To overcome ampicillin-resistance of bacteria which is believed to attribute their endogenous β-lactamase, we designed three 10-23 DNAzymes(Dz1, Dz2, Dz3) targeting the coding region of β-lactamase mRNA and examined their inhibitory capabilities of the ampicillin-resistance of TEM-1 and TEM-3 bacteria. Dz1 was a traditional 10-23 DNAzyme, Dz2 was the mutant of Dz1 by addition of the protected nucleotide to each arm of the enzyme, and Dz3 was a mutant of Dz1 at antisense arms of which phosphorothioate modifications were made.

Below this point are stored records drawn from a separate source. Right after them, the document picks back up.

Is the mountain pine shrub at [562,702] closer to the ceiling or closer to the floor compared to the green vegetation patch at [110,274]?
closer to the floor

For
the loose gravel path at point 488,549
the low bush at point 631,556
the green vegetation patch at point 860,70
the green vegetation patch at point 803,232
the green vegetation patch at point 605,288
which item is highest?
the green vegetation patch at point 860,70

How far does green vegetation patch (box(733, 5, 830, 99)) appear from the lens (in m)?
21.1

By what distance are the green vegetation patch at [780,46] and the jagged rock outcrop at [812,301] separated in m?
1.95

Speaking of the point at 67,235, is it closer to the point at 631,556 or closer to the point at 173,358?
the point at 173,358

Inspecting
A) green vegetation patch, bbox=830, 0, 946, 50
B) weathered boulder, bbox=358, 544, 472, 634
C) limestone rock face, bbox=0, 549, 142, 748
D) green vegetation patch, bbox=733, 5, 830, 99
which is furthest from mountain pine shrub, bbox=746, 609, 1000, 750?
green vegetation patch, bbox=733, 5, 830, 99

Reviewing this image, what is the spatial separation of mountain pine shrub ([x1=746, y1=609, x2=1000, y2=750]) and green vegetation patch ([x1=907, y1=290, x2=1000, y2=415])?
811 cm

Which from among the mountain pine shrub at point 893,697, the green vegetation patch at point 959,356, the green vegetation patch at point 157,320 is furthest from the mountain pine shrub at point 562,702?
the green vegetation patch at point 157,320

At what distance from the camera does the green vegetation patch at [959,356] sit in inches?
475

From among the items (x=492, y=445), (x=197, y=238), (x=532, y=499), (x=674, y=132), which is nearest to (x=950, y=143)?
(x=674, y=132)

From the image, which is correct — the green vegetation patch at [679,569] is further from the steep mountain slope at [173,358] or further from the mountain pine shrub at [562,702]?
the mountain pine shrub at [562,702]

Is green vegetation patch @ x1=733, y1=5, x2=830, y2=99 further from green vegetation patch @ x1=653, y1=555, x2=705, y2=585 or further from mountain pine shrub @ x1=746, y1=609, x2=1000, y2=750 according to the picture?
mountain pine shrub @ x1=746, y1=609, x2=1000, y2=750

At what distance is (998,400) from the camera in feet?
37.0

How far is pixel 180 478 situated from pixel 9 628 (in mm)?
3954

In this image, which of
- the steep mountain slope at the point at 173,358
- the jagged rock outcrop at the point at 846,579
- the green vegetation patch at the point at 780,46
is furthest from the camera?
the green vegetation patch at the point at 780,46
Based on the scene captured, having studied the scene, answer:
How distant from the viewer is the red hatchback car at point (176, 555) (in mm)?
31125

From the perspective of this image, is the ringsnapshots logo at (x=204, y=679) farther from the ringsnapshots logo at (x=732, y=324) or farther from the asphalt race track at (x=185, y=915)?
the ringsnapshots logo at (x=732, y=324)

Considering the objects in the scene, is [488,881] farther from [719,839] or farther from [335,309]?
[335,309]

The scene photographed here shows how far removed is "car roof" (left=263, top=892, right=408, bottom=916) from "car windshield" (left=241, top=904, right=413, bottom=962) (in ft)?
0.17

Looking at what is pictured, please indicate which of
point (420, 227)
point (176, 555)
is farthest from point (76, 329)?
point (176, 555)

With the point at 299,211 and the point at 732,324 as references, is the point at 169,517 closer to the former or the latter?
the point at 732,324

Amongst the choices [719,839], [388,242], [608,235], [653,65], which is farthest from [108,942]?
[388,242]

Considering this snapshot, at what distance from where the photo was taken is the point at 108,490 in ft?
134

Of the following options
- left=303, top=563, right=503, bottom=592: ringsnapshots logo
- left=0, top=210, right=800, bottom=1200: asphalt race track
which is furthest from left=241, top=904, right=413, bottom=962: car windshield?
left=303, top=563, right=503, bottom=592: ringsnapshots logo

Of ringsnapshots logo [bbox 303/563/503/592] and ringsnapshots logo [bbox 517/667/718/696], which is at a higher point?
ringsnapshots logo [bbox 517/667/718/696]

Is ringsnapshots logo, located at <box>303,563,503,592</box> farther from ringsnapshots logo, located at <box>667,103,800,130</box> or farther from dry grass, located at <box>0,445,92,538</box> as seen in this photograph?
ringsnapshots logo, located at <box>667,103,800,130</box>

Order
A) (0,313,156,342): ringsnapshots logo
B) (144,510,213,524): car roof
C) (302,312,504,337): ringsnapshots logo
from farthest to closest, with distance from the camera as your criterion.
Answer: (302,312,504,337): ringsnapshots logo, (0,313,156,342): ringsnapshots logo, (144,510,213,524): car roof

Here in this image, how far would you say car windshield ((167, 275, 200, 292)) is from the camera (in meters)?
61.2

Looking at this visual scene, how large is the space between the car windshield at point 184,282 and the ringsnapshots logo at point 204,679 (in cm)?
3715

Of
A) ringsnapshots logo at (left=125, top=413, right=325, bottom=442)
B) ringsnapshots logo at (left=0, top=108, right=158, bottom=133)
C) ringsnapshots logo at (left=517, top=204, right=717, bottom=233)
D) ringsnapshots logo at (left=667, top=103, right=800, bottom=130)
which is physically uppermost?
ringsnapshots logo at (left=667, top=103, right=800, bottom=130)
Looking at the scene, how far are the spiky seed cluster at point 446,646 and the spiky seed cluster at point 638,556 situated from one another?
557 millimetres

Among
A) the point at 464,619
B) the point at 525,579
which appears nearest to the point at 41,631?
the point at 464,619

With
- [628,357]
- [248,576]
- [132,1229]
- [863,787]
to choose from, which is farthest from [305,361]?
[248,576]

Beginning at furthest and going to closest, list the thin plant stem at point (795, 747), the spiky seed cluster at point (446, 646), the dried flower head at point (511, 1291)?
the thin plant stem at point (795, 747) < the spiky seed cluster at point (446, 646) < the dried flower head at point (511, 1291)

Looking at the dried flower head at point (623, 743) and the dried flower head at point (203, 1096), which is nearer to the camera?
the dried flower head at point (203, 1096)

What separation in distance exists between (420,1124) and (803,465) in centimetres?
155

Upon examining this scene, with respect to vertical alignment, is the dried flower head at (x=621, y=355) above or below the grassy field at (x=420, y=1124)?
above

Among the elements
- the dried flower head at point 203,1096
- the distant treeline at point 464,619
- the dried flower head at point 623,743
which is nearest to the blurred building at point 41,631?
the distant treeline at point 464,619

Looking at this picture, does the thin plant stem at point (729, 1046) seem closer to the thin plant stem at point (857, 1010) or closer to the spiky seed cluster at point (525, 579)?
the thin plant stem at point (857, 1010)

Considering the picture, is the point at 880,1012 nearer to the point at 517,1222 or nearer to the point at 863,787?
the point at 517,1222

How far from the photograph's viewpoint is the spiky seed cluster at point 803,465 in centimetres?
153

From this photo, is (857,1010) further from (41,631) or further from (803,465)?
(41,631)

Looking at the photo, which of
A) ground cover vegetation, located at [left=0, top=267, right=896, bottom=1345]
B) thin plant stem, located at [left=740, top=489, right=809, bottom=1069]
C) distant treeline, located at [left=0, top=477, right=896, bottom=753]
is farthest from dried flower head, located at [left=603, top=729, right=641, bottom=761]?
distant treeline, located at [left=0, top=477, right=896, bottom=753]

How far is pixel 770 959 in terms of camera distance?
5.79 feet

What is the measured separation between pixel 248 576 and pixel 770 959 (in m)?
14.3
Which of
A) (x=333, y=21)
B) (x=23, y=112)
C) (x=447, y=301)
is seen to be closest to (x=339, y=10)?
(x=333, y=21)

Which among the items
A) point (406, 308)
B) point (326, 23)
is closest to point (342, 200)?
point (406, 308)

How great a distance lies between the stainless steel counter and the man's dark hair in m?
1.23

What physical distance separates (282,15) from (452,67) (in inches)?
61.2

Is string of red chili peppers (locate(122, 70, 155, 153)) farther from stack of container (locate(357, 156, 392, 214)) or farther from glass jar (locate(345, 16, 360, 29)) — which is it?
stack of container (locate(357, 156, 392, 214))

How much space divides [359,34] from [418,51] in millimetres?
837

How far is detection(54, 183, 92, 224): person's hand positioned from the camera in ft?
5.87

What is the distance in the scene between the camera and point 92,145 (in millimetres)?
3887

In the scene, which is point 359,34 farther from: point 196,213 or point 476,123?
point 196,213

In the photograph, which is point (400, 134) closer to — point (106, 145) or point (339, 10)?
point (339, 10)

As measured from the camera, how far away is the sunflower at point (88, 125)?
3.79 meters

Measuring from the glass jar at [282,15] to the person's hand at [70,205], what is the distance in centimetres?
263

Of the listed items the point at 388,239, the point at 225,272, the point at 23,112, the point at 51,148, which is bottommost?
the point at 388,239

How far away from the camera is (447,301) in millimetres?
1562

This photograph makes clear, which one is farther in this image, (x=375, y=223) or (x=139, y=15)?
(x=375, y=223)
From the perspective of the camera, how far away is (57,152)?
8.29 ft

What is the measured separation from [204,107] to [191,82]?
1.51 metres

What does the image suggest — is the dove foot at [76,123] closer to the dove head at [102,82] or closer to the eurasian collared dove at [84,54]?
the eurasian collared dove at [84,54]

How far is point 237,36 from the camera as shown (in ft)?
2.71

Kinetic analysis, bacterial growth, and β-lactamase activity measurement showed that all the three DNAzymes worked efficiently in vitro and in vivo. A 9 hours bacterial growth inhibition test showed that the inhibition rates of TEM-1 bacteria by Dz1, Dz2, and Dz3 were 27%, 50%, and 29%, respectively. In addition, the inhibition rates of TEM-3 bacteria by those three DNAzymes were found to be 49%, 58%, and 45%, respectively. The current findings suggest that DNAzymes may become potential candidates of alternative inhibitors for bacteria drug-resistance.